Sunday, November 29, 2009

Brookline Chorus's concert British Cathedral Sacred Works

We performed this concert last Saturday night (November 21). There were a number of short pieces, including John Tavener's acapella Village Wedding and The Lamb (the latter for which I sang as part of the chamber choir), and Hubert Parry's I Was Glad. The highlight was the Britten cantata, Rejoice in the Lamb. I came to love the Britten piece for its melody lines and evocation of music and the creation of music as an expression of the will to know God. The text (from a poem by Christopher Smart) sings that every creature with "the breath of life" searches in its own way to know God.

This was a well constructed program by our conductor, Lisa Graham. The shorter, more traditionally pious pieces contrasted nicely with the modern abstractly religious Britten cantata. In The Lamb, the young shepherd sings, "I a child and thou a lamb, we are called by His name" and the association is on a very personal, intimate scene. Later, in the Britten piece, we sing, "Rejoice in God O ye tongues, give the glory to God and the Lamb...." A much bigger focus on a panoply of lives and creatures.

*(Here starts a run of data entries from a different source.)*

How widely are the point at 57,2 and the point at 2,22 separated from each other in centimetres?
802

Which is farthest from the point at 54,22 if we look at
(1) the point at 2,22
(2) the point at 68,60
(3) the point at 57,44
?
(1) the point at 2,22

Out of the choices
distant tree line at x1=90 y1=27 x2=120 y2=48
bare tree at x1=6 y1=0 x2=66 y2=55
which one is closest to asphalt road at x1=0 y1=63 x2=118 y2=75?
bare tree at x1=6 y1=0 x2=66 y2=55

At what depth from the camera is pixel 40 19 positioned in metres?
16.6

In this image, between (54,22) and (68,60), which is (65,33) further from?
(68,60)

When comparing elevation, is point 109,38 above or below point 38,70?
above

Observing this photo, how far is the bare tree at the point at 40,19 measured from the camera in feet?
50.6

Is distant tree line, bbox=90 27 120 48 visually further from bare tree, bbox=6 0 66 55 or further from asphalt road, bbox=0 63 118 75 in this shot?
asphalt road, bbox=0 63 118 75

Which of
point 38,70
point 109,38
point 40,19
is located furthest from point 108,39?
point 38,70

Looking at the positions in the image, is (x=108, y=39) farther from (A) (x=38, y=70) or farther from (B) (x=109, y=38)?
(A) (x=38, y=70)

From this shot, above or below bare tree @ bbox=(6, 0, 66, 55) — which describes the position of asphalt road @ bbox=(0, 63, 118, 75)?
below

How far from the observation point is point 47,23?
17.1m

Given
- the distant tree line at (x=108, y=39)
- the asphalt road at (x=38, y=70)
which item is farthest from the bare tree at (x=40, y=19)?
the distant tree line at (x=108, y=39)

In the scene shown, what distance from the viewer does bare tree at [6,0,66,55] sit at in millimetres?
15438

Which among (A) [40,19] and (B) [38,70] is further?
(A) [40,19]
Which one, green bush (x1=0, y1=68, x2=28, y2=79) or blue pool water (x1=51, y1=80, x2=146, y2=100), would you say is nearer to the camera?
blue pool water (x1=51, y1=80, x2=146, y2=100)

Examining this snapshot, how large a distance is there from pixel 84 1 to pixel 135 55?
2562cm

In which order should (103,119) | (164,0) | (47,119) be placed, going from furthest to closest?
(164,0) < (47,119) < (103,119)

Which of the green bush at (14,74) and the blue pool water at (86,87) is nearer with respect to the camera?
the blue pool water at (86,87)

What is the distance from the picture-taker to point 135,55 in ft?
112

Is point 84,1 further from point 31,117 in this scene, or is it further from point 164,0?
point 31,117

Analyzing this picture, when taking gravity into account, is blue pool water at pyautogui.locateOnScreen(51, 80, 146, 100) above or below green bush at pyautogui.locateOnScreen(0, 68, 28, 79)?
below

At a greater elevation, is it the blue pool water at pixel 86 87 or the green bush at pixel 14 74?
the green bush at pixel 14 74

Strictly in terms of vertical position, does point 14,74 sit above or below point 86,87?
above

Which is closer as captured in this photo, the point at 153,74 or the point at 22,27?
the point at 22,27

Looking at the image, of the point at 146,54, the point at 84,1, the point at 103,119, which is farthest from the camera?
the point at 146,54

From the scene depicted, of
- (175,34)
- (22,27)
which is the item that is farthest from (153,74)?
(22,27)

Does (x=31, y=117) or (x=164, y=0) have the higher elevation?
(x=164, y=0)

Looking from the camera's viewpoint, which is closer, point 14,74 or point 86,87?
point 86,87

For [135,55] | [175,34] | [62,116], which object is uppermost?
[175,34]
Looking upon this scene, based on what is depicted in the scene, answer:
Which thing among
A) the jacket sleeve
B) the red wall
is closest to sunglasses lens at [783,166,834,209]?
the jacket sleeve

The Huntington's earnest, instructive, and odd Civil War Christmas

The Huntington Theater's Civil War Christmas, a play by Paula Vogel.

A very earnest play. There are good bits of singing (bits only -- we don't hear the entire songs, which annoyed me). A procession of characters, many of them black, enter and exit the stage, acting out separate vignettes and narratives around Christmas Eve of 1864, around Washington D.C. It all seemed well-intentioned and instructive. Vogel and the cast did somehow make all the narratives intersect, and this is a respectable theatrical feat.

But the characters, aside from sergeant Bronson (the angry former slave, now a soldier, who vows to "take no prisoners" of the Confederates) are thin. There are so many stories going on, we just can't get to know them very well. It didn't add up to much of a theater experience for me.

I can't call such an earnest, heartfelt play a bad play -- we do care about the lost little girl and her mother in Washington searching for each other, we do care about the foolish young man who desperately wants to join up with the rebels to "serve my country", we do care about president Lincoln avoiding his kidnappers. The sentiments are certainly there (a little too much at times), and many of the scenes are skillfully constructed. I just wish Vogel had edited out some of the narratives and given us a more focused play.